■ Page extract:
----------

Earth Science Enterprise: 

Terra: 

Launched in February 2000, Terra is providing measurements that, 
according to NASA, are significantly contributing to the understanding 
of the total Earth system. Specifically, Terra is collecting 200 
gigabytes of data each day on the earth's physical and radiative 
properties of clouds, air-land and air-sea exchanges of energy, carbon, 
and water as well as measurements of trace gases and volcanology. One 
of the first operational uses of Terra was to provide imagery to 
support the U.S. Forest Service's efforts to combat forest fires in the 
western United States. Through Terra, fire fighters were able to 
identify the locations of active fires, instead of locations of smoke, 
providing them with the data needed to better control spreading fires. 
Terra data were also used by the Geography Department of Dartmouth 
College in New Hampshire to assist in flood hazard reduction programs.

New Millennium Program's Earth Observing-1 (EO-1): 

NASA's New Millennium Program (NMP) is designed to identify, develop, 
and flight-validate key instrument and spacecraft technologies that can 
enable new or more cost-effective approaches to conducting science 
missions. EO-1--the first NMP mission, launched in November 2000--
includes three land imaging instruments that are expected to lead to a 
new generation of lighter weight, higher performance, and lower cost 
Landsat-type Earth surface imaging instruments.

Jason-1: 

The mission of the Jason-1 program, a cooperative effort with the 
French Space Agency, is to study the global oceans. Launched in 
December 2001, the Jason-1 satellite was expected to monitor ocean 
circulation and events such as El Nino and ocean eddies and to improve 
global climate forecasts and predictions. The Jason-1 satellite was 
positioned to orbit the earth in tandem with TOPEX/Poseidon, an earlier 
generation satellite launched in 1992, to provide data to the National 
Oceanic and Atmospheric Administration.

SeaWinds: 

The SeaWinds satellite, launched in December 2002, is providing high-
resolution, ocean surface wind data used for studies of ocean 
circulation, climate, and air-sea interaction to understand global 
climate changes and weather patterns better. By using long-term wind 
data in numerical weather and wave prediction models, SeaWinds is 
expected to improve weather forecasts near coastlines and storm warning 
and monitoring.

----------

■ Information supplied:
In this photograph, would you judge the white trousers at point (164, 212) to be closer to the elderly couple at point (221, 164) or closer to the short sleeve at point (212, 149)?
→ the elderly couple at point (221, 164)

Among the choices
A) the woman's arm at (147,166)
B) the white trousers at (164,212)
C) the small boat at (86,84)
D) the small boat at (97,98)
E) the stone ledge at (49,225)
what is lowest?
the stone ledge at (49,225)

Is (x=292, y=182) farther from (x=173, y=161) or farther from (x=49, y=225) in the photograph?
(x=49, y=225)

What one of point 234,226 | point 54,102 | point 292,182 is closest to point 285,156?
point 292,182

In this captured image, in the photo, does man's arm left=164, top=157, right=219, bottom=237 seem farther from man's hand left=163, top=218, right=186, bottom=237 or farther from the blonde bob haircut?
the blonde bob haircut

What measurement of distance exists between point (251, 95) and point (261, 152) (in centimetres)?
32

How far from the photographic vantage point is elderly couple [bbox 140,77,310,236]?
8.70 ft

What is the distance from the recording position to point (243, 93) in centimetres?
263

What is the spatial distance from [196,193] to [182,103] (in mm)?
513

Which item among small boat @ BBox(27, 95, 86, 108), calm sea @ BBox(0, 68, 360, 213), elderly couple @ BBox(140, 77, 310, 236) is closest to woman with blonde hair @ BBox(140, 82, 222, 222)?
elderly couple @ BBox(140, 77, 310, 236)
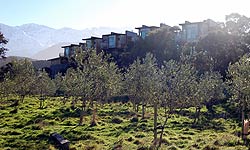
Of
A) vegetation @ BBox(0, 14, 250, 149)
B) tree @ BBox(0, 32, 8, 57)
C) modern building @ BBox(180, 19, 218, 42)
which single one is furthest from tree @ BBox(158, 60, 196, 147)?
modern building @ BBox(180, 19, 218, 42)

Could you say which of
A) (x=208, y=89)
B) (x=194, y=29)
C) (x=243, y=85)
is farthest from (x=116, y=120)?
(x=194, y=29)

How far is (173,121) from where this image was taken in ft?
168

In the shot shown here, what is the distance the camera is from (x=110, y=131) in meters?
42.7

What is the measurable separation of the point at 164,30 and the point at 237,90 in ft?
227

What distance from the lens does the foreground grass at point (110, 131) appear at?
112 ft

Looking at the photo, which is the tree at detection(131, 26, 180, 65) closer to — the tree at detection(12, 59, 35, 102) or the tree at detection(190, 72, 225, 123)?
the tree at detection(190, 72, 225, 123)

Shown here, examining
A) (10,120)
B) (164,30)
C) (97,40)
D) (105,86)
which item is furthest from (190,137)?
(97,40)

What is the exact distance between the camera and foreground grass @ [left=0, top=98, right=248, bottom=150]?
3419 cm

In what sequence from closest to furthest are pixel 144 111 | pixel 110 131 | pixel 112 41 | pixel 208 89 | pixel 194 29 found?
1. pixel 110 131
2. pixel 208 89
3. pixel 144 111
4. pixel 194 29
5. pixel 112 41

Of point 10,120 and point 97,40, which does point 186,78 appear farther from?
point 97,40

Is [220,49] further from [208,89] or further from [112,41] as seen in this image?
[112,41]

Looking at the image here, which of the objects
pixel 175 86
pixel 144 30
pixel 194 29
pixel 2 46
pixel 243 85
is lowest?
pixel 175 86

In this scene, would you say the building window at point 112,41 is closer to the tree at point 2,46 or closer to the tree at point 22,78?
the tree at point 22,78

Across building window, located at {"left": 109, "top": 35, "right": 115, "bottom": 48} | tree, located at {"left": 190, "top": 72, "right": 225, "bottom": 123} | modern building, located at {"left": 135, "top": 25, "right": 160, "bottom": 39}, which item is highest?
modern building, located at {"left": 135, "top": 25, "right": 160, "bottom": 39}
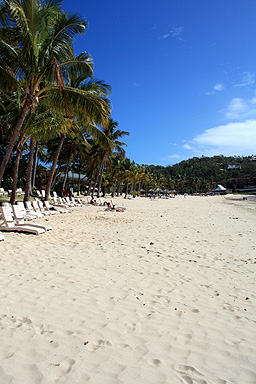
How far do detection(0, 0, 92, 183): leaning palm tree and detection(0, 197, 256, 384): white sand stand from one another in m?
6.99

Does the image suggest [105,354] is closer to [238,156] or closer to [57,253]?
[57,253]

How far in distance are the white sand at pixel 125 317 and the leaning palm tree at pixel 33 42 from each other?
6990 millimetres

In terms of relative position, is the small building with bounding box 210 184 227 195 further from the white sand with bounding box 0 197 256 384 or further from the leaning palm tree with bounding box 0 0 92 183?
the white sand with bounding box 0 197 256 384

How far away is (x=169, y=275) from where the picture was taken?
4820 mm

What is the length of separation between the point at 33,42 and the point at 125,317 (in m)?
10.5

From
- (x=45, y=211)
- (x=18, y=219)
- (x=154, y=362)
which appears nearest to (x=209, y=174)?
(x=45, y=211)

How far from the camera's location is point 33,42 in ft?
31.5

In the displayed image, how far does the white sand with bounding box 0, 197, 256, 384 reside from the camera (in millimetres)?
2226

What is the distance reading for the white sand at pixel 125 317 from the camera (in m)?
2.23

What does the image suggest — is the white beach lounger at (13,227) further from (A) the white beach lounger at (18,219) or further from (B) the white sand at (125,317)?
(B) the white sand at (125,317)

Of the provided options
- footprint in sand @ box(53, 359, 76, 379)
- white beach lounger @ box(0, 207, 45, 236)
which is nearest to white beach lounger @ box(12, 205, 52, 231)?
white beach lounger @ box(0, 207, 45, 236)

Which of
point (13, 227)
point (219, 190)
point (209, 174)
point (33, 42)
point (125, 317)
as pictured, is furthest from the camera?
point (209, 174)

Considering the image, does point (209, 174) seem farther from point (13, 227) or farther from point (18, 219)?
point (13, 227)

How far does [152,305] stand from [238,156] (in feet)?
632
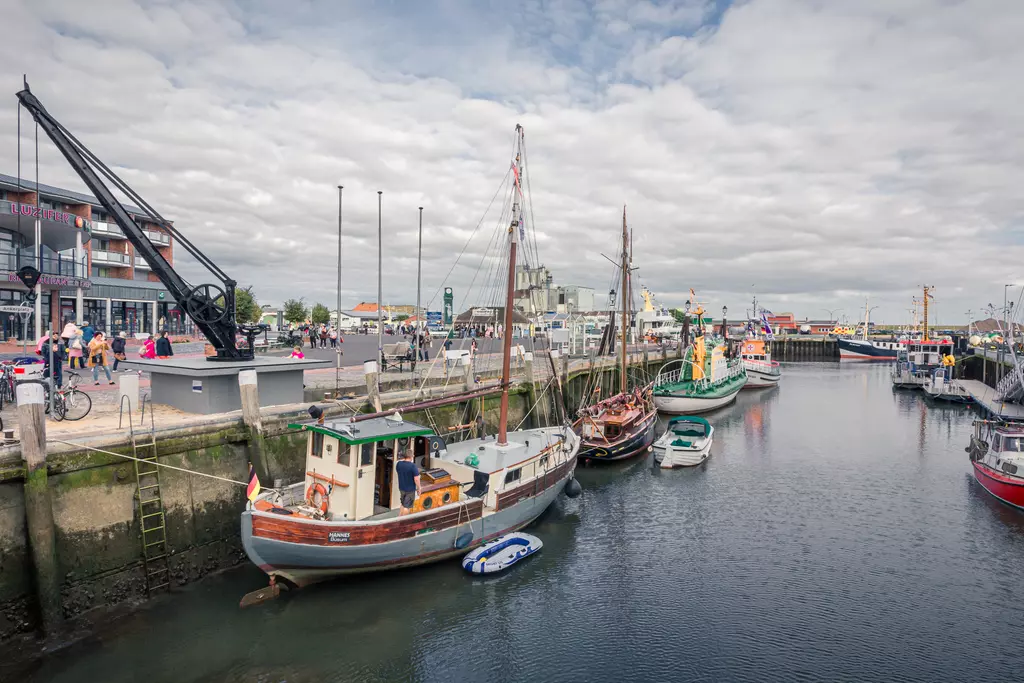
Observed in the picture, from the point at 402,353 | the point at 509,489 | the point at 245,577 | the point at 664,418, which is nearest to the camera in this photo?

----------

■ Task list:
**A)** In the Earth Science Enterprise text, why did Terra imagery help the U.S. Forest Service fight forest fires in the western United States? Answer in one to three sentences.
**B)** Carry the Earth Science Enterprise text forward from the point where it stops.

■ Written answers:
**A)** Terra let fire fighters identify the locations of active fires rather than the locations of smoke. That gave them the data they needed to better control spreading fires.

**B)**
Cloud-Aerosol Lidar and Infrared Pathfinder Satellite Observations 
(Calipso): 

The Calipso satellite, scheduled for launch in 2005, is being designed 
to study the effect that aerosols and clouds have on the Earth's 
radiation balance, which ultimately controls the temperature of the 
Earth. Calipso is expected to provide scientists with data to construct 
three-dimensional structures of the atmosphere, enabling new 
observationally based assessments of the radiative effects of aerosol 
and clouds that will greatly improve our ability to predict future 
climate change. NASA plans to fly Calipso in formation with Aqua and 
CloudSat, a satellite being designed to measure the vertical structure 
of clouds from space and contribute to a better understanding of the 
role of clouds in the Earth's climate system. The Calipso program is a 
cooperative effort with France.

Space Flight Enterprise: 

X-38 Crew Return Vehicle (CRV): 

The X-38 Crew Return Vehicle was cancelled in April 2002, due to its 
single purpose design and the potentially high costs identified by an 
independent assessment. The purpose of the CRV project was to initiate 
work toward an independent U.S. crew return capability for the 
International Space Station. As envisioned, CRV was expected to serve 
as a back-up to the space shuttle orbiters by providing resupply to the 
station or change-out crew, or accommodating safe return for up to 
seven crew members who may be ill or injured or in the event that a 
catastrophic failure of the station made it unable to support life.

Alternate Turbopump Program (ATP): 

ATP's primary objectives were to significantly improve the safety and 
operating margins of the high-pressure turbopump in the space shuttle's 
main engine and to eliminate the need to remove the turbopump for 
postflight maintenance. An alternative turbopump was successfully 
implemented in the shuttle launched in April 2002. According to NASA, 
ATP's development contract, signed in December 1986, specifically 
addressed shortcomings of the previous turbopumps; took advantage of 
the latest technologies; and applied lessons learned. The contract 
called for the parallel development of two high-pressure turbopumps--
one that operates on oxidization and one on fuel. However, 5 years into 
the program, technical problems prompted NASA to end parallel 
development and concentrate first on developing the oxidizer turbopump, 
which was first flown in July 1995. Although development of the fuel 
turbopump resumed in 1994, extreme high temperatures, pressures, and 
rotor speeds resulted in significant design challenges and the design 
certification review was not completed until March 2001. The full 
implementation of the fuel turbopump into flight was completed 
beginning with the April 2002 shuttle flight.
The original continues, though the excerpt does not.